Create a merge request from a vulnerability solution
Problem to solve
GitLab is able to suggest solutions for security vulnerabilities as part of the details info.
In some cases, it is also possible to get a patch that can be applied to the codebase to fix the problem.
At the moment, users have to download the patch, apply to the local repository, and then push changes back to the remote repository.
This process should be automated.
Users should still be able to download the patch, since they may want to look at changes before committing into the codebase. We can allow to choose what they want to do via a dropdown button or another similar way.
Add a button to automatically create a merge request with the proposed changes.
This should be available in every place where the patch could be downloaded.
Once the button is pressed, the following actions are executed:
- a new branch is created
- the patch is committed in the new branch
- a new merge request is created, with the new branch as the source, and the branch where the security reports belongs as the target
We can also consider to commit the changes and then open the merge request creation page, where users can manually confirm it. This is the same flow we have when changing a file via the UI.
- frontend: change the Create issue button in the vulnerability details window into a button dropdown, with Create a merge request (default) and Create issue as possible actions
- backend: create a new branch, commit the patch, create (open create page?) a new MR
- frontend/backend: usage ping (via snowplow on the button - or via backend when receiving the request)

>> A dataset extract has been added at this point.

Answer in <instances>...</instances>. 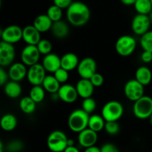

We should take a look at the Web IDE and figure out if there is something we can reuse.
- TODO: The initial backend implementation done with https://gitlab.com/gitlab-org/gitlab-ee/merge_requests/9326 covers creation of the merge request targeting the repository's default branch. A follow-up MR is needed to add the more complex logic for changing the target branch to the originating branch of the vulnerability occurrence.
|Create MR button selected||Create issue button selected|
|Initial list state||Hover state - over create issue||Hover state - over create MR|
|Issue has been created from this vuln||MR has been created from this vuln||both MR and Issue have been created from this vuln|
|MR Title: "Fix vulnerability:[vulnerability name]"|
|MR Description: Same as issue descriptions created from vulnerabilities.|
What does success look like, and how can we measure that?
Number of merge requests created using this feature.